Before uploading your dataset to the Snorkel AI Data Development Platform, prepare your data to minimize any unexpected data processing issues when managing your applications.

To upload a dataset

  1. Select the Datasets option in the left navigation, and then select Upload new dataset in the top right corner.

    ingress_v2 step 1
  2. For the New dataset, enter a Dataset name.

    ingress_v2 step 2
  3. Select you Data source from the dropdown menu. Learn more about supported data source types.

    ingress_v2 step 3
  4. Put in the path or query for the chosen data source. To ingest multiple paths or queries for that data source, select "Add path" or "Add query", based on your chosen data source type.

    ingress_v2 step 4 add path

    a. You can also use credentials to ingest data from private data sources. This is mandatory for some data source types, such as Databricks and Snowflake. This is optional for other sources, such as S3 buckets, which may be public or private.

    Configuration button

    b. To ingest from a private S3 bucket, toggle on Use credentials and select + New credential.

    Toggle on credentials

    c. In the module, add your credentials and select Save.

    Credentials module

    d. Select your saved configuration from the dropdown menu and enter your path or query to ingest data from the new configuration.

    ingress_v2 step 4d
  5. To add multiple data sources with one or more paths or queries under each, select Add data source.

    ingress_v2 step 5
  6. Repeat these steps for each data source, and then select Next to verify your data sources. This step verifies that your data sources are accessible and runs basic checks, such as detecting NaN values, to ensure your data is valid for ingestion.

    ingress_v2 step 6
  7. Assign splits to data sources. There are two ways to assign splits to data sources:

    • Automatically with the Split data by % option. If you select this option, then you will also need to define your ground truth (GT) column.

      ingress v2 step 7a
      tip

      If you have a large amount of unlabeled data, split your training data into smaller data sources. You can enable a subset of data sources for faster initial development before scaling up to all of your data.

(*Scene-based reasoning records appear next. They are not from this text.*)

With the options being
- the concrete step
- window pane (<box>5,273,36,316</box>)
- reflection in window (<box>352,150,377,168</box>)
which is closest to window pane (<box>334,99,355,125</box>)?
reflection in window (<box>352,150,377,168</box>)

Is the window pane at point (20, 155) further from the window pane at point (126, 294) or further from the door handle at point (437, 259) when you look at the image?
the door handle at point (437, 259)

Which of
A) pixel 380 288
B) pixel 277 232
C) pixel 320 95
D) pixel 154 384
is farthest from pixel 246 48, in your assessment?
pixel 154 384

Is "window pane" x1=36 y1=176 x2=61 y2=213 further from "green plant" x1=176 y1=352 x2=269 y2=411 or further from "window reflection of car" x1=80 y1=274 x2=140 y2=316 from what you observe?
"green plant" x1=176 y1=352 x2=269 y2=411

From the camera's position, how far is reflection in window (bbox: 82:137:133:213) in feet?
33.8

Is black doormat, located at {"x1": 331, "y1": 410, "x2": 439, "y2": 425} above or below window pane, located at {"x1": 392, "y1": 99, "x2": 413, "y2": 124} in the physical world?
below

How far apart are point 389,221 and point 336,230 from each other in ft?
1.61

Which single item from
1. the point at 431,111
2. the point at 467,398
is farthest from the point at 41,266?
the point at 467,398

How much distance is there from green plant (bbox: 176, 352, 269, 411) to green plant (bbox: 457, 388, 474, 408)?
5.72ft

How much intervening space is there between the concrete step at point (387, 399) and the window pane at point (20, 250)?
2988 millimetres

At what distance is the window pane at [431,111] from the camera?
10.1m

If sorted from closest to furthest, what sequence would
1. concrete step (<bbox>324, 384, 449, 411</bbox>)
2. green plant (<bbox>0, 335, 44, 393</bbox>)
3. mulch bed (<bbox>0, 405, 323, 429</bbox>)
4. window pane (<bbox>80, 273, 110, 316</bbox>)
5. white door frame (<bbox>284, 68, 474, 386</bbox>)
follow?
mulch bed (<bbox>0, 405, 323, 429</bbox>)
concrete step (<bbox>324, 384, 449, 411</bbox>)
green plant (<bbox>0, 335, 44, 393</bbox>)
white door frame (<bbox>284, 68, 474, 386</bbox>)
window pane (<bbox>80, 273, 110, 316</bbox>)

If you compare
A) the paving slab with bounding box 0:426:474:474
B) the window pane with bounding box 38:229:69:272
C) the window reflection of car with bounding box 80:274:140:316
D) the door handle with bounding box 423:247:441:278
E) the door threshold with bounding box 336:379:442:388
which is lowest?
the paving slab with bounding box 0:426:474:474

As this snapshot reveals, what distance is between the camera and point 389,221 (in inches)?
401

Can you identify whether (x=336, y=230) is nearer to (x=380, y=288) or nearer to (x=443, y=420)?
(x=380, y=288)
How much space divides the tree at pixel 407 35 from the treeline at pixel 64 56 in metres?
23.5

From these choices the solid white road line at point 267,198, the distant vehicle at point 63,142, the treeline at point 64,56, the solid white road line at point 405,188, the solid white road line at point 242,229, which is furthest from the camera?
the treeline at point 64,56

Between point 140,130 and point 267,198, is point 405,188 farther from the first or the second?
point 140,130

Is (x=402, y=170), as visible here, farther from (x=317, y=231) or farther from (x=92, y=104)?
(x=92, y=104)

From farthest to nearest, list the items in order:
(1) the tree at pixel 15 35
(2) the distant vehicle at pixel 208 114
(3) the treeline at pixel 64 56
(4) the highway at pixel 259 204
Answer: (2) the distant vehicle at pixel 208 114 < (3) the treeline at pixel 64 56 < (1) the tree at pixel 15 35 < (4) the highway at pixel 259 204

    • Manually with the Split data by file option.

      ingress v2 step 7b
  8. Once all of your data sources are verified, choose a UID column that is unique for each row across the dataset. This UID column can be text or an integer. If your dataset does not have that type of field, then choose Snorkel Generated to have the Snorkel AI Data Development Platform generate a UID column.

    ingress v2 step 8

    Once the dataset is created, a new context_uid column is added to your data. This column is populated with the selected UID column or the Snorkel Generated UID.

    a. If you chose to automatically split your data with the Split data by % option, you can Stratify ground truth across splits to ensure the ground truth labels are evenly distributed across the splits.

    • If you opt in to stratify ground truth, provide the GT column and the value corresponding to UNKNOWN ground truth.
    • If you opt out, the data is split randomly.
    ingress v2 step 9

    b. Fill in the data type for the task.

  9. Select Complete to begin ingesting your data into the platform.

    ingress v2 step 9